To try to minimize the stress levels and keep more money in your bank accounts I have 5 Tips to help minimize your debt during the holiday season.
- Buy your gifts all year round. Instead of trying to cram all of your gift buying into a short period of time, buy gifts throughout the year. This way you can budget how much you spend, reduce levels of anxiety and minimize the emotional spending due to last minute shopping. In fact, if you are one that uses credit cards to make purchases, early buying will allow you to have paid off the credit card debt before Christmas arrives, therefore you won’t have to go into the New Year with huge amounts of holiday debt. Remember, stores have great sales throughout the year and you have the opportunity to get great deals on clearance items that can save you upwards of 60% off retail pricing. Use these intra-year sales to your advantage.
- Treat credit cards like money. DON’T spend more on credit cards than you can afford as if you only had cash. Credit cards have interest rates that compiles on a daily bases. So that item you bought originally at a deep discounted price during these flash holiday sales can end up costing you more if you don’t pay it off in the credit card grace period.

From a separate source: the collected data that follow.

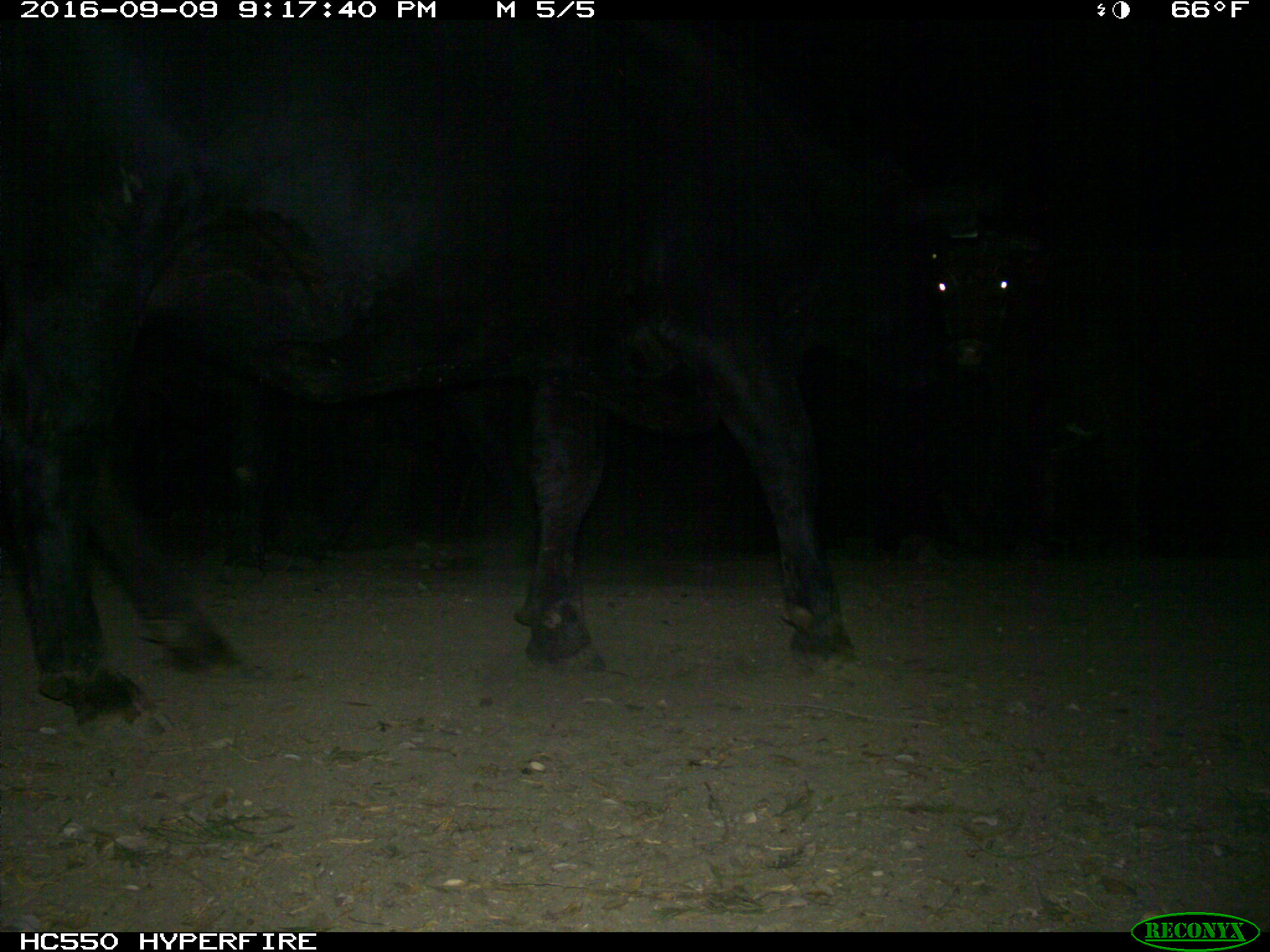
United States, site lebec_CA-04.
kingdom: Animalia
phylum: Chordata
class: Mammalia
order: Artiodactyla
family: Bovidae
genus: Bos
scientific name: Bos taurus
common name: domestic cow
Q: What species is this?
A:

In fact that $9.99 item you put on the credit card could end up costing you $24.40; that is 144% more than the sale price of the item. Put simply like this, if the item retailed for $12.99 but you bought it on sale for $9.99 and paid for it with your credit card that has a 12% interest rate that took you 12 months to pay off, you would have paid $24.40 for the item on sale rather than $12.99 if you would have just paid full retail value with cash.
- Be realistic in your giving. Everyone does not have disposable income to buy gifts for everyone they would like to, so this is where you can become innovative in your gift giving. Instead of spending money on gifts you can’t afford, buy supplies to make crafts, cards or even jewelry. Buying bulk supplies can save you a lot of money because it’s possible to make 8-10 gifts from a simple $50 raw material purchase. That can turn into huge savings versus trying to buy store bought items that can easily cost you $50 for one gift. In reality, many people will appreciate more the thoughtfulness you put into the custom made gift.
- Take advantage of cash back or point reward programs. Many stores and credit cards offer loyalty points or cash bonuses on your previous purchases. Accumulate those points throughout the year and use them to purchase holiday gifts. This can be a huge savings especially if you are buying large items during the year. For instance, the Best Buy reward program allows you to bank points for buying any item in the store. Buying a washer and dryer set can easily give you reward points of $60-100, add that to other purchases throughout the year and by November you could have earned more than $200 in loyalty points. That can translate to several gifts on your shopping list without having to spend any extra money.
- Give yourself a spending limit. Before you step out the door to any store to buy gifts, create yourself a spending limit based on your financial ability and stick to it. It will take discipline, however, if you know ahead of time that your limit for ALL gifts are $500, make sure that all the gifts you buy amounts to $500 or less. Being armed with a spending limit will give you truth in your spending and reduce the possibility of having a spending melee.
Financial responsibility during the holiday season is very important to your stress levels, happiness and ability to enjoy your love ones during this time. The worst thing we can do to ourselves is enter into a new year with debt and stress that will be difficult to manage over the next year. So give yourself the first gift, a gift of holiday spending responsibility.